In this Investment Talks we explore recent moves in financial markets and possible explanations, alongside our expectations and investment implications.

Key points

  • The Trump trades are over, and market rotation outside the US mega tech continues: Rising uncertainty regarding Trump’s policies, particularly the economic impact of tariffs, has increased in recent weeks. This, coupled with weak economic data, has led to further weakening in US equities, with the Nasdaq Index down almost 10% since the start of the year. In contrast, European stocks have outperformed in 2025 thanks to improving sentiment due to a possible ceasefire in the Russia-Ukraine conflict. The European plan for increased defence spending has recently triggered an extreme move in the euro (at its highest value versus the dollar since Trump’s re-election) and European bonds, which have surged in recent weeks at a time when Treasury yields have decreased amid rising concerns over US growth.
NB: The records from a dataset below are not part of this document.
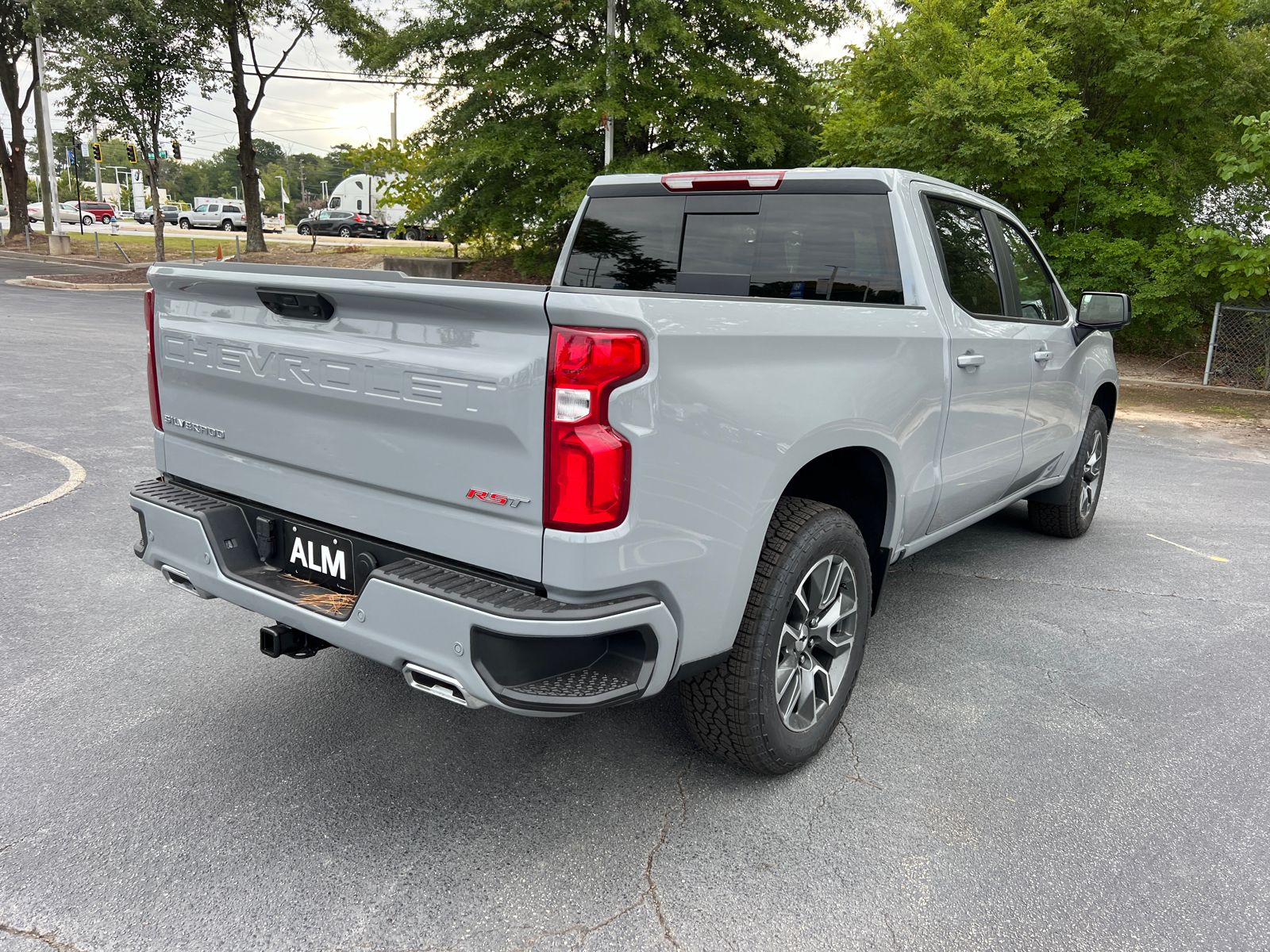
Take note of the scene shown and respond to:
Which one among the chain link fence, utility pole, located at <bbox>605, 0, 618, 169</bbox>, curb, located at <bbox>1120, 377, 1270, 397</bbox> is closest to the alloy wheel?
curb, located at <bbox>1120, 377, 1270, 397</bbox>

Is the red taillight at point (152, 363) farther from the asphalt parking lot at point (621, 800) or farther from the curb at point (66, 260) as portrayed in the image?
the curb at point (66, 260)

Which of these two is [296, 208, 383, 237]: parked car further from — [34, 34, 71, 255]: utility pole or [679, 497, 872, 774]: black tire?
[679, 497, 872, 774]: black tire

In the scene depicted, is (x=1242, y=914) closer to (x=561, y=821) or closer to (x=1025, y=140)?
(x=561, y=821)

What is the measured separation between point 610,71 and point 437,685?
1451 centimetres

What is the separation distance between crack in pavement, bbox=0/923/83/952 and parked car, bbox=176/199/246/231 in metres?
59.5

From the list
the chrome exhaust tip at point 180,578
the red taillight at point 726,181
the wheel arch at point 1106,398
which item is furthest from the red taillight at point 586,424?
the wheel arch at point 1106,398

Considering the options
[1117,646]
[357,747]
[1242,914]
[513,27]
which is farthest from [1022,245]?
[513,27]

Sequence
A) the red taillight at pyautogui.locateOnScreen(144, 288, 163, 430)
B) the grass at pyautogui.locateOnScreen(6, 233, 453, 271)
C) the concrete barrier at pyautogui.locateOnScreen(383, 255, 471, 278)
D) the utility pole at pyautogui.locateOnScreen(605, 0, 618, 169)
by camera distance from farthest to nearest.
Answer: the grass at pyautogui.locateOnScreen(6, 233, 453, 271), the concrete barrier at pyautogui.locateOnScreen(383, 255, 471, 278), the utility pole at pyautogui.locateOnScreen(605, 0, 618, 169), the red taillight at pyautogui.locateOnScreen(144, 288, 163, 430)

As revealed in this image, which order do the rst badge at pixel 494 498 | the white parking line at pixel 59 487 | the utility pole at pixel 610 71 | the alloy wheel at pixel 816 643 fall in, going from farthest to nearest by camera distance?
the utility pole at pixel 610 71 < the white parking line at pixel 59 487 < the alloy wheel at pixel 816 643 < the rst badge at pixel 494 498

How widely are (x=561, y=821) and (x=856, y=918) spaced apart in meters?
0.87

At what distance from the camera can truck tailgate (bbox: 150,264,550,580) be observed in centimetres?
220

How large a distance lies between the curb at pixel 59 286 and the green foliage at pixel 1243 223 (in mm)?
21584

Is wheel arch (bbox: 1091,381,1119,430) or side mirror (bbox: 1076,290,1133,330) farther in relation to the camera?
wheel arch (bbox: 1091,381,1119,430)

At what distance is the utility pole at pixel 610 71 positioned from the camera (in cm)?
1500
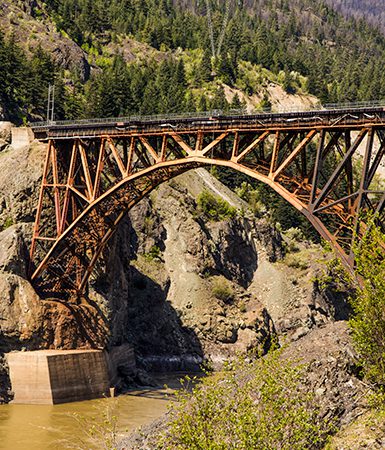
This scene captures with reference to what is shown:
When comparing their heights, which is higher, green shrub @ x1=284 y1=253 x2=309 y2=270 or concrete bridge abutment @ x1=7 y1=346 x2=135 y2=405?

  • US economic slowdown: The US economy is slowing more rapidly than expected, as companies have been frontloading imports to discount higher tariffs, and policy uncertainty has dented consumer confidence. While we do not anticipate a recession in 2025, fears may increase if policy remains unstable. We believe that tariffs will primarily be a threat to growth rather than have an impact on inflation that, in any case, would be temporary. Hence, we maintain the view that the Fed will cut interest rates in Q2 this year.  

  • Investment convictions: Despite the recent selloff, we believe the awaited correction in areas of excessive valuations in the US equity market may continue, leading to a continuation of the recent rotation in favour of Europe and China. In bonds, it’s key to maintain an active duration approach. Since the start of the year, we have first become more constructive on European duration and, most recently, we have started to move towards neutrality. We also moved to a neutral view on US duration, and we expect the US 2-10 year yield curve to steepen. In credit, we remain cautious on US high-yield bonds and favour European investment-grade credit. As our original target for the EUR/USD of 1.10 approaches, we expect volatility to remain high and believe there is still room for a further correction for the dollar. Overall, we believe it’s key to maintain a balanced and diversified allocation, including gold and hedges to address the rising risk of downside for equities.